Begin at the line that contains "How far is the tree" and repeat every line from there to the end of the records below, inclusive, without adding any other line.

== DATASET EXCERPTS

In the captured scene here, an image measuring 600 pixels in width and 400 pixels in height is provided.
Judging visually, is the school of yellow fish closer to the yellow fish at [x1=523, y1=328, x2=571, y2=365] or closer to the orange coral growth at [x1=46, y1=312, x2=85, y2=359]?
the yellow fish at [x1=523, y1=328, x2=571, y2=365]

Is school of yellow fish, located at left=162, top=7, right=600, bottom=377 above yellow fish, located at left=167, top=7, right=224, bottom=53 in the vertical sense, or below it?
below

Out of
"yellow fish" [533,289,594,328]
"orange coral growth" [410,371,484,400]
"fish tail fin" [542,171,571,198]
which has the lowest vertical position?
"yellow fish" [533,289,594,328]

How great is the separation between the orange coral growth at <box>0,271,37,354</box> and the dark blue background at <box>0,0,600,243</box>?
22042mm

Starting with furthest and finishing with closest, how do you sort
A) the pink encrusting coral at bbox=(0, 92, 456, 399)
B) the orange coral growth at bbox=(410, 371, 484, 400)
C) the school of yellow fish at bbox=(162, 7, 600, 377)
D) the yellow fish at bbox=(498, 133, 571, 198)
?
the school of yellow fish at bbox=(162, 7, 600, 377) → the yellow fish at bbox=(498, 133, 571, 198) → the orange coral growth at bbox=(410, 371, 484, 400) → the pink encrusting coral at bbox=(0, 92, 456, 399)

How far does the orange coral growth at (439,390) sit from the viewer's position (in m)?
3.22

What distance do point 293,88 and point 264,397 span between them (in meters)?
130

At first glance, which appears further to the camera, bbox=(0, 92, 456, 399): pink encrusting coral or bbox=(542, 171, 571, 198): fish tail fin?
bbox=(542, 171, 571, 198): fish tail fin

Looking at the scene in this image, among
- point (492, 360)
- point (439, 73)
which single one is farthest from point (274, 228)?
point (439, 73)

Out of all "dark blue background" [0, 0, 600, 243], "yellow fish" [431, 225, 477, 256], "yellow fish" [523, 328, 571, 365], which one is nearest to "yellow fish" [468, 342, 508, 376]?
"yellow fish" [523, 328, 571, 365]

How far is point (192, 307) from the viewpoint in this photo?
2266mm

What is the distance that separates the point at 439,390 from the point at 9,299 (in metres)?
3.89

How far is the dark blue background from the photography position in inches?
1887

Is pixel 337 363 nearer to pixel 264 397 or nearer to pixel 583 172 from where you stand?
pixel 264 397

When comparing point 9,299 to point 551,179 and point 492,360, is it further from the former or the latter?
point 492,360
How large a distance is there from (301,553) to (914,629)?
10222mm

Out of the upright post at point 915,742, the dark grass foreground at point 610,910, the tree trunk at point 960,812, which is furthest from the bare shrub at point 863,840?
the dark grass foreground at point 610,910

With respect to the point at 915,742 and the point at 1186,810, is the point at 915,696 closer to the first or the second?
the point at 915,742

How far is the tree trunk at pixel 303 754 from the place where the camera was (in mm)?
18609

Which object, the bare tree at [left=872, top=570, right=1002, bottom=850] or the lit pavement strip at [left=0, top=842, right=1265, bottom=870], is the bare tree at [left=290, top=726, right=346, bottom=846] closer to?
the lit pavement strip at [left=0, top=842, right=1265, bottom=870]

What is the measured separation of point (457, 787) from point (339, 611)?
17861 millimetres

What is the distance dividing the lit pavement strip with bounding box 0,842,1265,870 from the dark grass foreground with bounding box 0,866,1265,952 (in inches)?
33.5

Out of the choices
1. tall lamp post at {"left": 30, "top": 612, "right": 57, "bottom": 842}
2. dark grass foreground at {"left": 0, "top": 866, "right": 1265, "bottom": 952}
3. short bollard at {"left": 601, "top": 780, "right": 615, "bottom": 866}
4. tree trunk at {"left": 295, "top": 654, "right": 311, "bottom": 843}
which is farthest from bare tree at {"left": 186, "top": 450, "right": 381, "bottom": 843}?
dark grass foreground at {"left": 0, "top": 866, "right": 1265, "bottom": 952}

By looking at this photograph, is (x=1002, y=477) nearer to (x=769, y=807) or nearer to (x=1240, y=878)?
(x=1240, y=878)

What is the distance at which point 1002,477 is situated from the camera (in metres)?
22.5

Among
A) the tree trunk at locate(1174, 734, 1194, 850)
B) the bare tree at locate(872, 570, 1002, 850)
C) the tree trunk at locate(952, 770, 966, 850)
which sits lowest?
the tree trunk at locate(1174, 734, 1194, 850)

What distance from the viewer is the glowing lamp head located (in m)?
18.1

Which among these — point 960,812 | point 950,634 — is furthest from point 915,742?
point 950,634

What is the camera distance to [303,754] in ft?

====

■ TASK RESPONSE
How far is the tree trunk at pixel 303 754 from the place where the camera was (in mm)?
18609

Which object, the bare tree at [left=872, top=570, right=1002, bottom=850] or the lit pavement strip at [left=0, top=842, right=1265, bottom=870], is the bare tree at [left=290, top=726, right=346, bottom=846] closer to?
the lit pavement strip at [left=0, top=842, right=1265, bottom=870]

What is the measured separation of point (457, 787) from point (339, 611)?
17861 millimetres

What is the distance dividing the lit pavement strip with bounding box 0,842,1265,870 from the dark grass foreground with bounding box 0,866,1265,952 (in inches)?
33.5

Out of the choices
1. tall lamp post at {"left": 30, "top": 612, "right": 57, "bottom": 842}
2. dark grass foreground at {"left": 0, "top": 866, "right": 1265, "bottom": 952}
3. short bollard at {"left": 601, "top": 780, "right": 615, "bottom": 866}
4. tree trunk at {"left": 295, "top": 654, "right": 311, "bottom": 843}
which is farthest from bare tree at {"left": 186, "top": 450, "right": 381, "bottom": 843}?
dark grass foreground at {"left": 0, "top": 866, "right": 1265, "bottom": 952}

By looking at this photograph, is (x=1002, y=477) nearer to (x=769, y=807) or nearer to (x=1240, y=878)?
(x=1240, y=878)

What is the distance at which point 1002,477 is situated from the camera (in metres)?
22.5

Among
A) the tree trunk at locate(1174, 734, 1194, 850)
B) the bare tree at locate(872, 570, 1002, 850)
C) the tree trunk at locate(952, 770, 966, 850)
which sits lowest?
the tree trunk at locate(1174, 734, 1194, 850)

What distance from the viewer is the glowing lamp head located (in m)?
18.1

Which among these — point 960,812 | point 950,634 — is furthest from point 915,742?
point 950,634

What is the camera distance to [303,754] in ft?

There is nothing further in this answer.